* Set exercise A *
In the eight queens program text, what does a value of 1 mean in the arrays for diagonals, antidiagonals, and rows?
* Set exercise B *
Continue the eight queens program text from its last line.

The following is my (ugly) interpretation of N Wirths solution to the
same problem:
#!/usr/bin/perl
# Find all solutions to the eight queens problem on
# an eight by eight board.
# Jerry LeVan
@a = (1) x 15 ; # 15 diagonals (1 => unoccupied)
@b = (1) x 15 ; # 15 antidiagonals ( 1 => unoccupied )
@c = (1) x 8 ; # 8 rows ( 1 => unoccupied )
# Store solution here
@x = (undef,(0) x 8 ) ; # skip the zeroth slot
$pflag = 1 ; # true if printing solutions desired
$solutions = 0 ; # total number of solutions
$boardsize = 8 ; # size of board
@rows = (1 .. $boardsize) ;
sub try {
local($i)=@_ ; # try to put a queen in the ith column
for $j (@rows ) { # slide down column looking for safe spot
# is it safe ?

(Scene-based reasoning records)
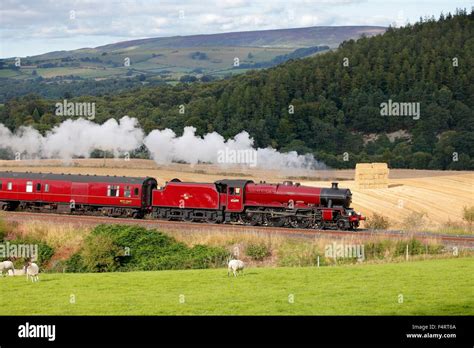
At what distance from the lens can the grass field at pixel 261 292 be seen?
30219 mm

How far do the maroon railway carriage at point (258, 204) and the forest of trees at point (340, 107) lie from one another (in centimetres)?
7433

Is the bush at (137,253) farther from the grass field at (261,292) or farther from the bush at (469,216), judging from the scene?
the bush at (469,216)

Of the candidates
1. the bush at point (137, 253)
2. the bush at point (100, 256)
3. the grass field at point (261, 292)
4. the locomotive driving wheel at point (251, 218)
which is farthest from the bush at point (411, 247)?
the bush at point (100, 256)

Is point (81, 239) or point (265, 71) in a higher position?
point (265, 71)

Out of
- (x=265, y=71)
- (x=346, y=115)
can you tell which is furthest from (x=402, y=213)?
(x=265, y=71)

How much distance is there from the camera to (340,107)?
175 meters

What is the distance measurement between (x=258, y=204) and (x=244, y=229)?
5.65 meters

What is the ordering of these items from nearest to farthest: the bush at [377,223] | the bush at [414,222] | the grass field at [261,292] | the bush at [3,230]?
the grass field at [261,292], the bush at [3,230], the bush at [414,222], the bush at [377,223]

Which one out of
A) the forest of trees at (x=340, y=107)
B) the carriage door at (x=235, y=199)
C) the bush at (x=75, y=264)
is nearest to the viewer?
the bush at (x=75, y=264)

* Task output A *
A value of 1 means the position is unoccupied.

* Task output B *
if ( $a[$i-$j+7] && $b[$i+$j-2] && $c[$j-1]) {
# yes, mark diagonal, antidiagonal and row as occupied
$a[$i-$j+7] = $b[$i+$j-2] = --$c[$j-1] ;
# record solution
$x[$i] = $j;
# if not in last column try to extend this solution
if( $i < $boardsize ){ &try( $i + 1 ); }
else {
# we have a solution so display it
++$solutions ; &printsol if $pflag ;
}
# take this queen off and try next row in this column
$a[$i - $j + 7] = $b[$i + $j -2] = ++$c[$j-1];
}
}
}
sub printsol {
print join(' ',@x), "\n" ;
}
&try(1) ;
print "Exactly $solutions found.\n" ;
*****************************************************************
This solution cranks out the solutions in 6+ seconds on the
decstation.
To keep things in perspective, the C version of the latter
algorithm will find all solutions in less than one clock
tick on the decstation :)
Of course Perl was not intended for this kind of crunching,
but I really liked Nick's solution.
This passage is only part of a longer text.